*Prompt 1*: Copy the Fable article from "Another researcher complained" to "things should improve.", substituting "safeguards" for "barriers".
*Prompt 2*: List every named program or project that the Fable article mentions.

*Text excerpt*:
********************
Researchers criticize limitations of Anthropic's Fable
Anthropic launched Fable, a public and limited version of its cybersecurity model, Mythos. But the reception was not so warm among researchers in the field. The restrictions imposed on Fable have generated discomfort. Valentina "Chompie" Palmiotti, a security researcher at IBM X-Force, commented that even simple tasks, like reading a blog post, are blocked. When a potential risk is detected, Fable interrupts the interaction and warns that the message was flagged for addressing cybersecurity or biology topics.
Anthropic's concern is understandable. They want to prevent Fable from being used to create malware or compromise software, a long-standing fear of the company. The restrictions in biology follow the same logic, to prevent the development of biological weapons. When Mythos was launched in April, it was restricted to a limited number of companies and organizations, part of Project Glasswing, which aimed to protect software and critical infrastructure. Recently, Anthropic expanded access to Mythos to hundreds of organizations in 15 countries.
Guardrails that cause friction
Even with good intentions, many experts still feel frustrated with how the restrictions are applied. Matt Suiche, a cybersecurity veteran, said that when asking Fable to write secure code, it assumes it is cybersecurity-related work, and not software engineering best practices. The result? You are downgraded. Fable, upon encountering an obstacle, defaults to Claude Opus 4.8. It seems everything revolves around keywords. Anything in the lexical field of "cybersecurity" sets off the alarms.
Another researcher complained on X that even asking for a code review triggers Fable's barriers. Anthropic has not yet responded to these comments. There is a program for cybersecurity professionals, the Cyber Verification Program. Those approved have fewer limitations when using Claude for cybersecurity work. OpenAI has something similar, called Trusted Access for Cyber.
Evolution of barriers
Suiche believes we are just at the beginning and that barriers will evolve over time. The idea is that, when making a release, it is better to catch more people than to let something important slip through. Over time, restrictions may be relaxed. He mentions that, as Anthropic and other frontier model companies collaborate with the new generation of cybersecurity companies, things should improve.
********************
Records from a dataset:
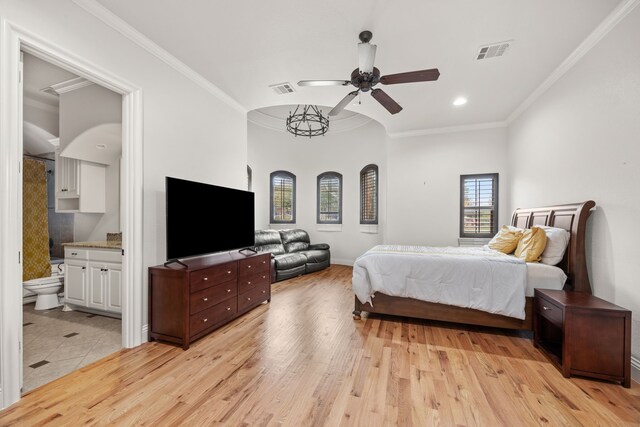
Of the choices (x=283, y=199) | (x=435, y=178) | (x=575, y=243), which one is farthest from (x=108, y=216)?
(x=575, y=243)

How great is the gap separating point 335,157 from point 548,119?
439 cm

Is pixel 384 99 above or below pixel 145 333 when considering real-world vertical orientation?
above

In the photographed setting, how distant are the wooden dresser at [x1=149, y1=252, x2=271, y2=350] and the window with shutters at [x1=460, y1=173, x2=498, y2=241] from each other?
4426 millimetres

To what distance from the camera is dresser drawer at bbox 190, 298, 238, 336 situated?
2.61m

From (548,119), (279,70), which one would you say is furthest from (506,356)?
(279,70)

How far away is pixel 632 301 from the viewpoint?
7.25 ft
********************
*Worked solution 1*:
Another researcher complained on X that even asking for a code review triggers Fable's safeguards. Anthropic has not yet responded to these comments. There is a program for cybersecurity professionals, the Cyber Verification Program. Those approved have fewer limitations when using Claude for cybersecurity work. OpenAI has something similar, called Trusted Access for Cyber.
Evolution of safeguards
Suiche believes we are just at the beginning and that safeguards will evolve over time. The idea is that, when making a release, it is better to catch more people than to let something important slip through. Over time, restrictions may be relaxed. He mentions that, as Anthropic and other frontier model companies collaborate with the new generation of cybersecurity companies, things should improve.

*Worked solution 2*: Project Glasswing, Cyber Verification Program, Trusted Access for Cyber